Pull every line containing the string "instances" out of the entries below and copy each one in full.

****************************************

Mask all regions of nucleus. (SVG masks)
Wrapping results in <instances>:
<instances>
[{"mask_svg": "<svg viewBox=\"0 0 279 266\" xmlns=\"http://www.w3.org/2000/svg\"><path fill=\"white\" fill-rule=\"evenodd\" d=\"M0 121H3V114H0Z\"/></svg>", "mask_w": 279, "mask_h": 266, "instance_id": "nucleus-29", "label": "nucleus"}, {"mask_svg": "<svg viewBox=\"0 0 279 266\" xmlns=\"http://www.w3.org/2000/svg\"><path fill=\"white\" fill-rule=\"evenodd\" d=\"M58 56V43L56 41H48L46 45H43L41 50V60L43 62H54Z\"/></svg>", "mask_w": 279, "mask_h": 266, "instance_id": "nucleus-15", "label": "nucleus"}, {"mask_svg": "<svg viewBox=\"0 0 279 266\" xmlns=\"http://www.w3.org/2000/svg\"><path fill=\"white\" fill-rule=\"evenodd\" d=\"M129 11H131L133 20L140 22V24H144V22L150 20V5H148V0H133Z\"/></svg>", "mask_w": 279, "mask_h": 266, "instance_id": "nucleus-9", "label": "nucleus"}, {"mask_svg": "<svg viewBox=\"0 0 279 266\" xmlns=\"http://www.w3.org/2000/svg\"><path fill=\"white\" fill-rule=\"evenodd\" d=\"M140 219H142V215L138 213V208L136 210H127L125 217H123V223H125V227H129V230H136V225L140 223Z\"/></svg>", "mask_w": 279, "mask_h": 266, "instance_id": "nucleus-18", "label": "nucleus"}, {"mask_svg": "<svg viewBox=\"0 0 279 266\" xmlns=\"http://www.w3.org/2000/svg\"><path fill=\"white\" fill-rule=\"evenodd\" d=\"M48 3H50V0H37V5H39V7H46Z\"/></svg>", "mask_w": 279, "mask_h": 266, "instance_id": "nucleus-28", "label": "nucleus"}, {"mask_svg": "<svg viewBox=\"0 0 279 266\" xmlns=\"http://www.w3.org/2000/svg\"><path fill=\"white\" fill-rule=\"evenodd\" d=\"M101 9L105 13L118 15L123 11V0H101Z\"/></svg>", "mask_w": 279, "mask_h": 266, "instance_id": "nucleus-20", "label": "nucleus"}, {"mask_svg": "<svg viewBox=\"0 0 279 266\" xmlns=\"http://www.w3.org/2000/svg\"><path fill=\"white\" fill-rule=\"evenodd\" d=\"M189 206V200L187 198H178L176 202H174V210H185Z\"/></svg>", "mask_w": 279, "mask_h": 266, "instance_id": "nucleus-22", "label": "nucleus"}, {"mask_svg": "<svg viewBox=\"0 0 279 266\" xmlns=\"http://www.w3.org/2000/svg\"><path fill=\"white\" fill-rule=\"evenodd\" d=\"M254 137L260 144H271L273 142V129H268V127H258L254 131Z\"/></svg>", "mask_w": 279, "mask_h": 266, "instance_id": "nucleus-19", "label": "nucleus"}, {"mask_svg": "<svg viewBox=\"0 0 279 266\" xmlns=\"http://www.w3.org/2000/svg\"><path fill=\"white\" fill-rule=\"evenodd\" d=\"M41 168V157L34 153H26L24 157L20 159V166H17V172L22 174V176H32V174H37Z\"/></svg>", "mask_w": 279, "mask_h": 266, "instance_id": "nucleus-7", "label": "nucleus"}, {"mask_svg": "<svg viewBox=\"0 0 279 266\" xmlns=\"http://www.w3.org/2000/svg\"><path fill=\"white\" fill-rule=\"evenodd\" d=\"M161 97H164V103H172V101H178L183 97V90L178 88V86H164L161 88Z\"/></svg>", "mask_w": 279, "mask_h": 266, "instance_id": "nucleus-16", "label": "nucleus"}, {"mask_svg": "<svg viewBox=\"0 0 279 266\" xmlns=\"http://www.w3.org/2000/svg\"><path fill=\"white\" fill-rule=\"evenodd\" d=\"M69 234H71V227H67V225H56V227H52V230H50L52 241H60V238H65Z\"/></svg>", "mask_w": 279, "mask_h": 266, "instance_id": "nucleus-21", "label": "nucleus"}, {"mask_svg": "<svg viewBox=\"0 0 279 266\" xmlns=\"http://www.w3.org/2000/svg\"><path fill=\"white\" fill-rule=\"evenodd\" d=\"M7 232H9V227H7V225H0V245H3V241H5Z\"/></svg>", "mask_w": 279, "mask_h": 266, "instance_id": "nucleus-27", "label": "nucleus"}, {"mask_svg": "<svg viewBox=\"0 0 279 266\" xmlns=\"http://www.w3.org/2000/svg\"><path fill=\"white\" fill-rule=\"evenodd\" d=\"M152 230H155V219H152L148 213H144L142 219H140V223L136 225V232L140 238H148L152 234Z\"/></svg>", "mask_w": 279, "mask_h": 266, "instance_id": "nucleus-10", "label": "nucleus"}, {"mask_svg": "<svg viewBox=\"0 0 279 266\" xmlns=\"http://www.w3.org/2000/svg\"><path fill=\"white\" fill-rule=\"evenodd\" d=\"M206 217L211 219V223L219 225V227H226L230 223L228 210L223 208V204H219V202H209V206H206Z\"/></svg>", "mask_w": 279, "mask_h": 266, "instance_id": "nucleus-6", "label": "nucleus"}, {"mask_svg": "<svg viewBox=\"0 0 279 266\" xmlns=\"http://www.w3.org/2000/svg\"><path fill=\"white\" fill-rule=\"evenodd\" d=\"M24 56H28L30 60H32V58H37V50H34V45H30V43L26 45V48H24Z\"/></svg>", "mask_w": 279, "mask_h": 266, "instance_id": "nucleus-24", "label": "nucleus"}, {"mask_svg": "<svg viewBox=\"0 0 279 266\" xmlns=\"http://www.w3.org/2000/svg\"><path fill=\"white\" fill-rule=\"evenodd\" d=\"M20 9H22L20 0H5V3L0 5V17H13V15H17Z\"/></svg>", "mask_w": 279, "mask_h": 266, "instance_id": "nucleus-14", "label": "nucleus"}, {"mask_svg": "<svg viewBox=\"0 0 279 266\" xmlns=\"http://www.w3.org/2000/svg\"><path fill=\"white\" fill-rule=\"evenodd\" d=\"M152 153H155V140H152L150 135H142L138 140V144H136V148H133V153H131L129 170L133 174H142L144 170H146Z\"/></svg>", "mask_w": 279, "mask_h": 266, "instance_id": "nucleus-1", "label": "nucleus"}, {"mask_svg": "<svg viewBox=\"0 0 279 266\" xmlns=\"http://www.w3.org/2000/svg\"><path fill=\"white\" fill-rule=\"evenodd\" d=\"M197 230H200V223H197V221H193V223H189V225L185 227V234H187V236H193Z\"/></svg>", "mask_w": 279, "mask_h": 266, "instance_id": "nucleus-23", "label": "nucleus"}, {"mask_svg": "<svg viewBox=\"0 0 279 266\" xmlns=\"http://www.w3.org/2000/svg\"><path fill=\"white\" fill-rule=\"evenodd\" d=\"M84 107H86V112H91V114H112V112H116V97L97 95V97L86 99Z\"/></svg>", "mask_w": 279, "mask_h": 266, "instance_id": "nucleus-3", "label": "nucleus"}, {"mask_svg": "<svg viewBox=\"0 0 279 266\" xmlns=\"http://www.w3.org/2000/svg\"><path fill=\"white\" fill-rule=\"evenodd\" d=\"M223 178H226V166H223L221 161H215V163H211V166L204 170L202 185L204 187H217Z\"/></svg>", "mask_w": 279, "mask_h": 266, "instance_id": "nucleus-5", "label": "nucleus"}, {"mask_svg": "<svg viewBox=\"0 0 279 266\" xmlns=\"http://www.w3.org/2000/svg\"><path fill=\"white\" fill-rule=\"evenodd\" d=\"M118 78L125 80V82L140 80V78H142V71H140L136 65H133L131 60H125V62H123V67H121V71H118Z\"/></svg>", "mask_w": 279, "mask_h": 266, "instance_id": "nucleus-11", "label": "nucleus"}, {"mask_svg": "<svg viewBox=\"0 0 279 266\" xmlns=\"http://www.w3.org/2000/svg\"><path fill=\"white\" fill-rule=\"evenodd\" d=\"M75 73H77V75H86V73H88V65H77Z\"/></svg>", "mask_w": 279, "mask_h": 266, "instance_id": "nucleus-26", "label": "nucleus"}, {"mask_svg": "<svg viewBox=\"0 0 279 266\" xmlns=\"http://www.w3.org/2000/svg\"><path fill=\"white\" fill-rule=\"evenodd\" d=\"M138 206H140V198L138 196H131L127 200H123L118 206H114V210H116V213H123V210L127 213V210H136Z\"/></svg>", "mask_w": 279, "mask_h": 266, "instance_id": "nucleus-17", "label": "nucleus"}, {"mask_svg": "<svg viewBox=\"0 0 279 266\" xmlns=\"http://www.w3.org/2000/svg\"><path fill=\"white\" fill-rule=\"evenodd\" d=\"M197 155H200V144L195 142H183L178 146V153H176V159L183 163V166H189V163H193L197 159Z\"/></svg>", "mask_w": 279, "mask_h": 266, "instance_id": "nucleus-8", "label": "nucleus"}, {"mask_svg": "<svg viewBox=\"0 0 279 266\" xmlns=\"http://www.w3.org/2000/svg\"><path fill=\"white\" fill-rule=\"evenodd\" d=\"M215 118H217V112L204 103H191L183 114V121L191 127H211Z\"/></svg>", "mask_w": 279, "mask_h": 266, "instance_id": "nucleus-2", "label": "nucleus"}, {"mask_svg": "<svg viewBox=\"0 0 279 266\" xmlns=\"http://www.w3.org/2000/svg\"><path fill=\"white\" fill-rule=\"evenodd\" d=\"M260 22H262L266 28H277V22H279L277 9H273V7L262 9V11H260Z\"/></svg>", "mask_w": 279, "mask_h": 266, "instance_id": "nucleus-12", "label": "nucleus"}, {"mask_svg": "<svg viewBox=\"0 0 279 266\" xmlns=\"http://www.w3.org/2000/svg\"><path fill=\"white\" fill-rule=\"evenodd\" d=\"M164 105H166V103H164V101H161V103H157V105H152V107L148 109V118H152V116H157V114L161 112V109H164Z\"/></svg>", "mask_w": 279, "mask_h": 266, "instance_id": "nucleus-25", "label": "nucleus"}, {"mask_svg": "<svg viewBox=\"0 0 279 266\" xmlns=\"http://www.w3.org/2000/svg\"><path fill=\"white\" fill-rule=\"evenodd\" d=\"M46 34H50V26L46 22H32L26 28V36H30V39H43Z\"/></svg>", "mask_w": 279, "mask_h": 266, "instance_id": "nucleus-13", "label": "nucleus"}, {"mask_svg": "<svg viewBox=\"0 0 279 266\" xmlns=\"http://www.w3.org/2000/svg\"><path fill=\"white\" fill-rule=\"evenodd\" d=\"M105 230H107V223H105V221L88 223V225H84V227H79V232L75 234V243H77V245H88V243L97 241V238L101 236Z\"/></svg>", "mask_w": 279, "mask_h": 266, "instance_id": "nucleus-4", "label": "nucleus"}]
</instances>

****************************************

> [Answer to this exercise]
Wrapping results in <instances>:
<instances>
</instances>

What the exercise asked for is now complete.